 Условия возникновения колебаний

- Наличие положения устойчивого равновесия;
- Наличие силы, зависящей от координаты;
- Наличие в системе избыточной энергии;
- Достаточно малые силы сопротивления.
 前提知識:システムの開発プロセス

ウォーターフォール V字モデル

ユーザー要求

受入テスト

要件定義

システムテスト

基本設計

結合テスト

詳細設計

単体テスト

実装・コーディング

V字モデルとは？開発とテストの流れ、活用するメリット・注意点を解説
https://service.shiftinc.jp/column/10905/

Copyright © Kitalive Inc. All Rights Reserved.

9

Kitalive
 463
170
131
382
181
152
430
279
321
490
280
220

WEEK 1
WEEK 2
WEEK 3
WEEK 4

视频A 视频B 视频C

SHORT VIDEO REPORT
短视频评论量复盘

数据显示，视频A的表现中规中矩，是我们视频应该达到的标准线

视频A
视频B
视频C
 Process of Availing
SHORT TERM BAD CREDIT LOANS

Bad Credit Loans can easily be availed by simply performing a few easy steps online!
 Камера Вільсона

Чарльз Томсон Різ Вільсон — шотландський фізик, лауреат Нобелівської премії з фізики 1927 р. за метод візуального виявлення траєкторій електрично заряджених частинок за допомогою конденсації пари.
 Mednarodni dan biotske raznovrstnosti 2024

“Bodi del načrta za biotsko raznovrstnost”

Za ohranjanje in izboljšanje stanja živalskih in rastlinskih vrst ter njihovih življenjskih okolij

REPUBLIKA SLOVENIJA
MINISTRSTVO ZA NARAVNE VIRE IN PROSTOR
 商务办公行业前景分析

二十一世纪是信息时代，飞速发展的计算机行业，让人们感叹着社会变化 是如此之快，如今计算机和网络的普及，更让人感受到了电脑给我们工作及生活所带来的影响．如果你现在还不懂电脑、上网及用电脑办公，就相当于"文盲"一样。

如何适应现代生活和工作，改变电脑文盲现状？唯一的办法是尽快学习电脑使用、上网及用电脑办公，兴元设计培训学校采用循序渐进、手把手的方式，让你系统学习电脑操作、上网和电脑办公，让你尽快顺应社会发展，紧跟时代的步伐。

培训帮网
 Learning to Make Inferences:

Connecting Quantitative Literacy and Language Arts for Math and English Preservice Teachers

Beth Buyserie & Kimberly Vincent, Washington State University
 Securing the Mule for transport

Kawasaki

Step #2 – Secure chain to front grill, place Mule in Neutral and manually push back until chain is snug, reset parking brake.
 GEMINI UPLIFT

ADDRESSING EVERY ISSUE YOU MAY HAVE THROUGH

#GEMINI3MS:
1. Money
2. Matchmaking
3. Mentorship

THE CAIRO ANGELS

### INSTRUCTIONS TO FOLLOW
From the data above, output only the lines between the line containing "如何适应现代生活和工作，改变" and the line containing "Beth Buyserie &", inclusive, exactly as written.

### ANSWER FOR THE TASK
如何适应现代生活和工作，改变电脑文盲现状？唯一的办法是尽快学习电脑使用、上网及用电脑办公，兴元设计培训学校采用循序渐进、手把手的方式，让你系统学习电脑操作、上网和电脑办公，让你尽快顺应社会发展，紧跟时代的步伐。

培训帮网
 Learning to Make Inferences:

Connecting Quantitative Literacy and Language Arts for Math and English Preservice Teachers

Beth Buyserie & Kimberly Vincent, Washington State University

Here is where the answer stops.